_WHAT THE TASK REQUIRES_. Find every line in the records below that contains the string "JSON", matching case exactly, and copy each of those lines.

_RAW DATA_.

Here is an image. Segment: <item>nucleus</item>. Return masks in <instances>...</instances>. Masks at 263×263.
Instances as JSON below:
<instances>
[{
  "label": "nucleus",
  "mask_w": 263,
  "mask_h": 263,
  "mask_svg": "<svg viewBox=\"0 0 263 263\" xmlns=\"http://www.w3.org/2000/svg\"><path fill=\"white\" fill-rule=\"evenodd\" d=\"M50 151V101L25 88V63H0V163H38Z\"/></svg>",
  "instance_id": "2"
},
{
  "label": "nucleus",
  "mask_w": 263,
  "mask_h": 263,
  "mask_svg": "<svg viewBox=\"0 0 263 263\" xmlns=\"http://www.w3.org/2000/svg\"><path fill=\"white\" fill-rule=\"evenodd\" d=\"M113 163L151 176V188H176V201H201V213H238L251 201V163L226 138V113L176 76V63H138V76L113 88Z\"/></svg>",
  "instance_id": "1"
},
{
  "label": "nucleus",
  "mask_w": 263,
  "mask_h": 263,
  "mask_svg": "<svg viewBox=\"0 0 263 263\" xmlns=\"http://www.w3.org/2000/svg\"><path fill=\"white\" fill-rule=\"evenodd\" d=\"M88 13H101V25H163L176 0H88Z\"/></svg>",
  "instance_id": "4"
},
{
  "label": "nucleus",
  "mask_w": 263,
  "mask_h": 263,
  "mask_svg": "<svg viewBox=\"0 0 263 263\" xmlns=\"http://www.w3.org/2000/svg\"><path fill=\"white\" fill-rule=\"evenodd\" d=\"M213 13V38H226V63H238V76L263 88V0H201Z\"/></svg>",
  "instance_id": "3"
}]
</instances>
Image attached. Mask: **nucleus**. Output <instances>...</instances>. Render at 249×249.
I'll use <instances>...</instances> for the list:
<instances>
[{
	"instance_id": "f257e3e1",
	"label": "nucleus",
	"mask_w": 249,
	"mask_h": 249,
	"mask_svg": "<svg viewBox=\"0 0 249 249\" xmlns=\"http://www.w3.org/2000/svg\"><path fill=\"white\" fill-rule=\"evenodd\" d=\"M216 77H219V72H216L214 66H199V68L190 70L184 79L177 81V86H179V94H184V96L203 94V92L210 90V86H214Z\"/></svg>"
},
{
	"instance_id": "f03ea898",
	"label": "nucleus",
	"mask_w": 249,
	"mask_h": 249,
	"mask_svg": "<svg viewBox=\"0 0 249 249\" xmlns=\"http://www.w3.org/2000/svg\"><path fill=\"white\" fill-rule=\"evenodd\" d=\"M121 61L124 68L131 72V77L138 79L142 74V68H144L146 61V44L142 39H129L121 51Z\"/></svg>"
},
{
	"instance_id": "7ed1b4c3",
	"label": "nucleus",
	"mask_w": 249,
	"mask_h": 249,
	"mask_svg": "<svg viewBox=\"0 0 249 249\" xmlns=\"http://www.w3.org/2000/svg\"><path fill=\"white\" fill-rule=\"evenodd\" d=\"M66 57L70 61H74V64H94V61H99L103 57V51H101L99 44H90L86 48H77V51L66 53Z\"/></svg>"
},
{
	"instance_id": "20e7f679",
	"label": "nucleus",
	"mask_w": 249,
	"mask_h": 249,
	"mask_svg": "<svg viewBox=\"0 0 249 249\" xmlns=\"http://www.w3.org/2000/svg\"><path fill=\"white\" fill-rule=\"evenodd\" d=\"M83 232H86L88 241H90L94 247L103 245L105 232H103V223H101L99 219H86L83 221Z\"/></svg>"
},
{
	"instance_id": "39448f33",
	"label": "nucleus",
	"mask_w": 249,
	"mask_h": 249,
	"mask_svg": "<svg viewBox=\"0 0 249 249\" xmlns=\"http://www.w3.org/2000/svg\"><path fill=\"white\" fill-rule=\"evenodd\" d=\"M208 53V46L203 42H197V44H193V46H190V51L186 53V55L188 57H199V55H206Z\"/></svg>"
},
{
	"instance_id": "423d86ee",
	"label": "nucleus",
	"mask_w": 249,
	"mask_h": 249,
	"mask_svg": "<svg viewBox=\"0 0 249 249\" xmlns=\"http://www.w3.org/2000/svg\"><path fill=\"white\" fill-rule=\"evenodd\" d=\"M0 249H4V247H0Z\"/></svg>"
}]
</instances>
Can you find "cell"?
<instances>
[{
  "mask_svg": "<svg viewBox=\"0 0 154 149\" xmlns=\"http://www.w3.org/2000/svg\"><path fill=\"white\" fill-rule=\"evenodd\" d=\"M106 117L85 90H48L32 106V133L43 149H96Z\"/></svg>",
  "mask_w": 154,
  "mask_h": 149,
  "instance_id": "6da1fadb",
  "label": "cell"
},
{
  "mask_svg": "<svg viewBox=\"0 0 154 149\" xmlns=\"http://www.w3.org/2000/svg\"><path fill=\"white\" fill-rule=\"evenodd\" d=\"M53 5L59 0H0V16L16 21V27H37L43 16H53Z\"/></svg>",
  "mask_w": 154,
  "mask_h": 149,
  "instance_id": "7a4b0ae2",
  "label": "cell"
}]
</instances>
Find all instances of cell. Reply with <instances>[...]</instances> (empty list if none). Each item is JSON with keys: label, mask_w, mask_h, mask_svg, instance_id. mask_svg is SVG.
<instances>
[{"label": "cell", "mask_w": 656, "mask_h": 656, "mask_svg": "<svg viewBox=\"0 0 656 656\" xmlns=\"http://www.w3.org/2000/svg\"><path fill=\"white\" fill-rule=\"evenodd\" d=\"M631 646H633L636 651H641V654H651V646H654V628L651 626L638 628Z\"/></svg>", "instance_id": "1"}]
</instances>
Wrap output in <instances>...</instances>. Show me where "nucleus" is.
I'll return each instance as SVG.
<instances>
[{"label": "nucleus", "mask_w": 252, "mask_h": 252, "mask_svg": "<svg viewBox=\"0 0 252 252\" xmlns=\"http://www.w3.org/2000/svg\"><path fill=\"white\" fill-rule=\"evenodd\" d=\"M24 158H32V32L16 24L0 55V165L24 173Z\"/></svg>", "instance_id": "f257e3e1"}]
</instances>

_RESPONSE_.
Instances as JSON below:
Find all instances of cell. Reply with <instances>[...]</instances> (empty list if none). Each item is JSON with keys: label, mask_w, mask_h, mask_svg, instance_id. mask_svg is SVG.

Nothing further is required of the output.